Bacteriën injecteren hun giftige lading in gastheercellen door een elastiekje van aminozuren te laten ontspannen. Dat schrijven Duitse onderzoekers van het Max Planck Institute of Molecular Physiology in Dortmund en de Albert-Ludwigs-Universität in Freiburg in Nature.

De Duitsers onderzochten Tc-toxinecomplexen; eiwitstructuren die verantwoordelijk zijn voor de dodelijke werking van bacteriën als Yersinia pestis (veroorzaker van de pest) en Photorhabdus luminescens dat dodelijk is voor insecten. Om de werking van de Tc-complexen te doorgronden, brachten ze de ruimtelijke structuur van Tc-complexen van P. luminescens in kaart met behulp van röntgendiffractie en cryo-elektronenmicroscopie.

De Tc-complexen blijken uit drie delen te bestaan. TcB en TcC vormen samen een kooi waarin de voor de gastheercel giftige enzymen geproduceerd worden. TcA vormt de ‘injectienaald’ waardoor de enzymen de gastheercel binnendringen.

De TcA-injectienaald bestaat uit een centraal kanaal en een omhulsel dat tijdelijk is afgesloten. Het omhulsel en het kanaal zijn met elkaar verbonden door middel van een reeks van 48 aminozuren. Doordat het omhulsel is afgesloten, staat de reeks van aminozuren strak gespannen als een elastiekje. Als de pH verandert, gaat het omhulsel open, vouwen de aminozuren samen en schiet dit elastiek los, waardoor het centrale kanaal zich in de gastheercel boort. De toxische enzymen kunnen daardoor de gastheercel binnendringen.
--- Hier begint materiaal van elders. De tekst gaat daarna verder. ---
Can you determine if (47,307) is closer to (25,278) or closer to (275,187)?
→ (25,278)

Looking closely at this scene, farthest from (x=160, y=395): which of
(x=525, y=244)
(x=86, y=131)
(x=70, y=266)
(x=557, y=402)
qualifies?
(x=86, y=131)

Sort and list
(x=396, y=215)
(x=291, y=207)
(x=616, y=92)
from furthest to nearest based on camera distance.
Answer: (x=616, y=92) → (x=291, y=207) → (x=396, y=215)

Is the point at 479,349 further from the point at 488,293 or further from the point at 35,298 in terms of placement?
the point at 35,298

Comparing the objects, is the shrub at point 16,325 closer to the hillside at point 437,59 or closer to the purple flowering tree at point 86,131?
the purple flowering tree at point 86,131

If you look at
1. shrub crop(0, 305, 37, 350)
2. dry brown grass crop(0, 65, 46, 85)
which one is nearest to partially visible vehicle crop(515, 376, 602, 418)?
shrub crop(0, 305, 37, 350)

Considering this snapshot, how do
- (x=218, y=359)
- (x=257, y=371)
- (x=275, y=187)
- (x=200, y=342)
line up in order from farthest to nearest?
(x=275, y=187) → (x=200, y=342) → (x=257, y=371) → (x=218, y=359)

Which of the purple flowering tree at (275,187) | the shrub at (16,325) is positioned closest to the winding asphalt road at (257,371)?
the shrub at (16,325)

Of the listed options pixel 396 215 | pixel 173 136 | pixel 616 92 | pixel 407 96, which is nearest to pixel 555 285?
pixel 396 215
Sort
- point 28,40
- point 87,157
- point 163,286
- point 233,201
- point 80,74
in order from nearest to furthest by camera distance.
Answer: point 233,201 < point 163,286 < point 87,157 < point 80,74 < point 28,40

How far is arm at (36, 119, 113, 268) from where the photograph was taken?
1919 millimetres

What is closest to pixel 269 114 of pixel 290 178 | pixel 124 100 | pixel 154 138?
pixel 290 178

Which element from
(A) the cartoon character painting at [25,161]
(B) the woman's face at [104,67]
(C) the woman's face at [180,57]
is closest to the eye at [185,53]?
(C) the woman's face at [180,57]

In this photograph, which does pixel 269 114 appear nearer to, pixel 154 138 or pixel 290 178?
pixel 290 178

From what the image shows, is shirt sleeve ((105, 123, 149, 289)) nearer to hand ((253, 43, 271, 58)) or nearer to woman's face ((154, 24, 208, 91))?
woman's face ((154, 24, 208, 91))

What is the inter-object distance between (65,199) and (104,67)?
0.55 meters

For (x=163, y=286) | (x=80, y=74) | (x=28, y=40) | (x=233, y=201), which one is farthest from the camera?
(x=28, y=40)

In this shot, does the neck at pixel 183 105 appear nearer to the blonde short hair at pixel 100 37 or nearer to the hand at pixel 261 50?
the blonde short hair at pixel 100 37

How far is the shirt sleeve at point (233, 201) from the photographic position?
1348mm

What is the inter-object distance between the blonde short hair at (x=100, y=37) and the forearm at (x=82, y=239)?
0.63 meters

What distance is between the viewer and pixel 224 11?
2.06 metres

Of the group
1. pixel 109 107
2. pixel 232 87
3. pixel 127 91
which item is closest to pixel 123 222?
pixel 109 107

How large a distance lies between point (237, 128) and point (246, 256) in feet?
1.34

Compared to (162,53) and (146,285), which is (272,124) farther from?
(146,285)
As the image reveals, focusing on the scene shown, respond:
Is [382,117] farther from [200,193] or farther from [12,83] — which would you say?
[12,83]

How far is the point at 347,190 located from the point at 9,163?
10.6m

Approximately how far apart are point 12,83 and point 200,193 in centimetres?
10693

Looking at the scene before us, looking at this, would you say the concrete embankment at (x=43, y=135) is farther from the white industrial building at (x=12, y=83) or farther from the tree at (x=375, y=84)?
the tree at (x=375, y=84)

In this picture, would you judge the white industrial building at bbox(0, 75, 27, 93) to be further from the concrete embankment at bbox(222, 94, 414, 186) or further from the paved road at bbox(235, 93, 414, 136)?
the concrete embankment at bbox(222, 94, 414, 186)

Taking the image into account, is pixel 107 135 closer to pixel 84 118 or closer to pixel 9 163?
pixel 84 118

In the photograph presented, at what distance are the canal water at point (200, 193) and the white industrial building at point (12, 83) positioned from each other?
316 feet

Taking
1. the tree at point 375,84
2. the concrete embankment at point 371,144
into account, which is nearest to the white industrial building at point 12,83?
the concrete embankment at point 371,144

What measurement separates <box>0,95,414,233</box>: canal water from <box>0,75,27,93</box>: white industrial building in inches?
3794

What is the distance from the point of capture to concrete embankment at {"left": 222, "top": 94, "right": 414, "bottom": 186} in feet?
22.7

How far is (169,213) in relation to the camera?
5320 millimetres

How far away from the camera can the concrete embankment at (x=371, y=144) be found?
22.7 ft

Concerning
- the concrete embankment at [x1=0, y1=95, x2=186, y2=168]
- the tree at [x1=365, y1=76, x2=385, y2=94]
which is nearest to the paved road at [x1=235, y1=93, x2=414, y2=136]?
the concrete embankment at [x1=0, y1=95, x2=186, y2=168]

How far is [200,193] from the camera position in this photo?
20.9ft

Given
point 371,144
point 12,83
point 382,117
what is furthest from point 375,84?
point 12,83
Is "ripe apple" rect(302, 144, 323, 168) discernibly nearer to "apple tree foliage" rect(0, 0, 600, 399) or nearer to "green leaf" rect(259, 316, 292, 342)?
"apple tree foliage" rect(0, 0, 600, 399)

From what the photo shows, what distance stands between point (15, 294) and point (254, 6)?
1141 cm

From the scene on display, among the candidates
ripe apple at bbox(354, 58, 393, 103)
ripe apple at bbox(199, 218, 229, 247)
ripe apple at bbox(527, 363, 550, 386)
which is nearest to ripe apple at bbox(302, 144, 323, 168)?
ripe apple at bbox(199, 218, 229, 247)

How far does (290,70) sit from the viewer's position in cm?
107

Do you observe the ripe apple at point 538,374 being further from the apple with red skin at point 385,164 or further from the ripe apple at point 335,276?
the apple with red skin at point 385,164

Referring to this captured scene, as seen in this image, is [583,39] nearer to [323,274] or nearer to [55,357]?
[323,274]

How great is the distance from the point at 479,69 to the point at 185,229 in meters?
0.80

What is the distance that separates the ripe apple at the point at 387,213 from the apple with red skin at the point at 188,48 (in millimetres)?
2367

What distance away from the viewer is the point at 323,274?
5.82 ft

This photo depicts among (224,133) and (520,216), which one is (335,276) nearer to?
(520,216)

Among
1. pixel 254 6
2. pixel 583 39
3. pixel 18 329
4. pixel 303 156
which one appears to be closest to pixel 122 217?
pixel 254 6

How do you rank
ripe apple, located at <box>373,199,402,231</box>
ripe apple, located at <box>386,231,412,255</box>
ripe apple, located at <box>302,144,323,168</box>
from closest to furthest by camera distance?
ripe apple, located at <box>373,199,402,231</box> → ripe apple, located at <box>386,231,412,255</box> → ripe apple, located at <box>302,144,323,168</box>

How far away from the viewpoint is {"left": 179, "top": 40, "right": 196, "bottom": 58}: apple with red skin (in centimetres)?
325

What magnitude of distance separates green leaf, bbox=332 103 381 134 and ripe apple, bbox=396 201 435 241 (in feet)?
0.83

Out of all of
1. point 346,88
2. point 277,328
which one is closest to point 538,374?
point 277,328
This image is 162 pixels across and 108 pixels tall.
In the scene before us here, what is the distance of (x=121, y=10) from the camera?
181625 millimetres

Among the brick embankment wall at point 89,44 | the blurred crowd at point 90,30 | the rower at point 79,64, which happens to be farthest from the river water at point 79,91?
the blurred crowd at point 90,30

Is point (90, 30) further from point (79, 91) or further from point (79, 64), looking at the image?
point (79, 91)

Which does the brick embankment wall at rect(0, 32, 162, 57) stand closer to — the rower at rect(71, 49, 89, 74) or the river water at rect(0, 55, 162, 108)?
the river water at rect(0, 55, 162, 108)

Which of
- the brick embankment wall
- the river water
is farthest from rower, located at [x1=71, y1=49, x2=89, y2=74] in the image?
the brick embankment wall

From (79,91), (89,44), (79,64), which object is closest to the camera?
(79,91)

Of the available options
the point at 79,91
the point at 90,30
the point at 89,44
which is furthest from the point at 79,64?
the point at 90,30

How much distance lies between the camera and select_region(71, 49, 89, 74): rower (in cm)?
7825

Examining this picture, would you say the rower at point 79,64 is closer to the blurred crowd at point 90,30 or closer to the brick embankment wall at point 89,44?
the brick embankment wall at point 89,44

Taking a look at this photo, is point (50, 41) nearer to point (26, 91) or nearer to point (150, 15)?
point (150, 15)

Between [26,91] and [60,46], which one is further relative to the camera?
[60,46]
Deze manier om toxische enzymen de cel in te transporteren was tot nu toe onbekend en verschilt van die van andere porievormende bacteriën zoals antrax en difterie. Kennis van de moleculaire structuur en werking van Tc-complexen is belangrijk om ook het mechanisme achter andere ziekteverwekkers, zoals de voor mensen schadelijke Y. pestis en Y. pseudotuberculosis, te achterhalen.